When the markets fall, you need to focus on the long term rather than get dragged down by the daily ups and downs. You can even make market downturns work for you if you approach the situation with a clear, strategic plan. Read on to learn some tips to keep in mind when it comes to maintaining retirement investments in a turbulent market.
1. Adopt a long-term perspective.
When the market becomes volatile, many of us tend to check our account balances many times throughout the day. Doing this, however, can lead to panic that causes us to sell, thereby locking ourselves into the loss.
While it can be difficult to hold investments until they recover, it is usually the best move. Ignoring the stock market can be difficult with smartphones and social media giving us constant reminders, so it is important to configure these resources in a way that reduces anxiety and decreases any propensity to panic.
You must remember that what matters most is not how the markets look right now, but how they will be at the time of your retirement. This sort of long-term plan will help you remain level-headed as you deal with the market. In a worst-case scenario, if the market dropped close to your planned retirement, you may end up having to work a bit longer to let the market recover before you retire.
2. Perform a portfolio checkup.
You will put yourself in the best position to safeguard your investments when you have a clear understanding of your portfolio. In times of market turbulence, you should take the time to review your investments as well as your financial goals. Ultimately, what worked in the past before the market disruption may no longer work in the future, so performing this sort of checkup puts you in the ideal position to make changes. Also, be sure to double-check your asset allocation and look for tax-saving measures.
At this time, you could also make sure that your diversification is sufficient and that you are not paying any unnecessary fees. Sometimes, it’s possible to diversify too much. For example, if you have stakes in multiple index funds following the same index, it is not true diversification.
All in all, performing a checkup is a great way to expend some energy on the portfolio without making a hasty decision.
3. Avoid selling off investments.
When people start panic selling due to market instability, they are effectively locked into any losses, but if they had just held the investment until the market recovered, they would have lost nothing. By selling, you automatically lose the difference between the sale price and the recovery price.
Investment firm Franklin Templeton looked into the push to sell stocks when the market becomes unstable. The firm found that those who maintain a fully invested portfolio at the end of a bear market have an average total return of 37.1 percent, but those who miss the first six months of recovery because they held onto cash instead had an average total return of only 7.6 percent.
4. Consider investing more.
While it may sound like a contrarian idea to invest more when the market is volatile, you can realize significant returns with this strategy. After all, when the market is down, it is sort of like being on sale.
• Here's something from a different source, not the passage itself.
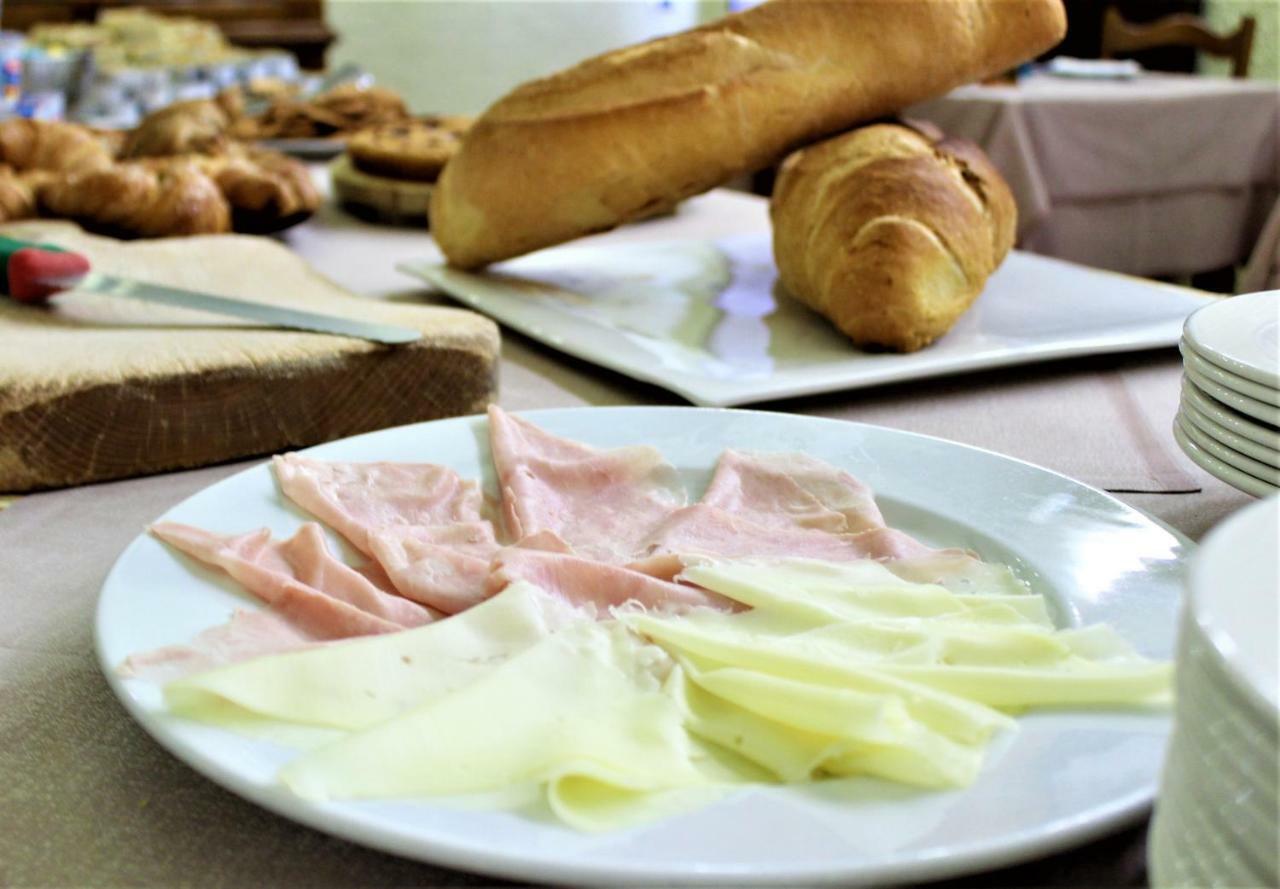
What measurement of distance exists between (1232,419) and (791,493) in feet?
0.79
If you have some extra cash, you can purchase these investments when they are low and then wait for them to increase in value precipitously as the market improves.
Not everyone feels comfortable making purchases during a bear market, but when stocks have bottomed out, they have nowhere to go except for up. Of course, you will still need to do your due diligence and make intelligent choices as you invest, but times of uncertainty can be a good chance to fill out your portfolio even more.
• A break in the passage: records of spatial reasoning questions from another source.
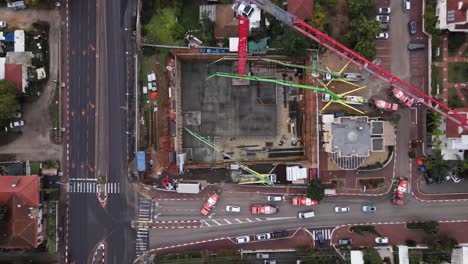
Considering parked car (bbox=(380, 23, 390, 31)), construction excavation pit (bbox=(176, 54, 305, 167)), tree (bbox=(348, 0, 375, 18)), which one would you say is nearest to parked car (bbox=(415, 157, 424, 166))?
construction excavation pit (bbox=(176, 54, 305, 167))

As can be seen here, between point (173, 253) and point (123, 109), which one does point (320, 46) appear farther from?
point (173, 253)

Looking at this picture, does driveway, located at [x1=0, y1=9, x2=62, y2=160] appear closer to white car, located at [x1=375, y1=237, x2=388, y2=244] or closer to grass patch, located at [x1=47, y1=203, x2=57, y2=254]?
grass patch, located at [x1=47, y1=203, x2=57, y2=254]

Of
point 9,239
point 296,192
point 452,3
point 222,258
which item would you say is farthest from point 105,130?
point 452,3

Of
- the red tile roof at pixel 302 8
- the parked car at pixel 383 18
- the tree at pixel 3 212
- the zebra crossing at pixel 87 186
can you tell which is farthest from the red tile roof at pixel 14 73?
the parked car at pixel 383 18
5. Consult a professional.
One of the best things to do when the market becomes turbulent is turning to a finance professional. When you are unsure of what moves to make, an expert can account for your goals and anxieties to create a plan that will help you stay on track for retirement.
Financial experts can also help us understand why we need to hold on to our investments or perhaps purchase some new ones. They can also go over the numbers to calm us when we start to panic. The best professionals are always available for regular check-ins and any advice.
Finding a professional becomes more difficult in a bear market, so it is ideal if you establish a relationship before then. Nevertheless, it is not impossible to establish a new, fruitful relationship during times of crisis.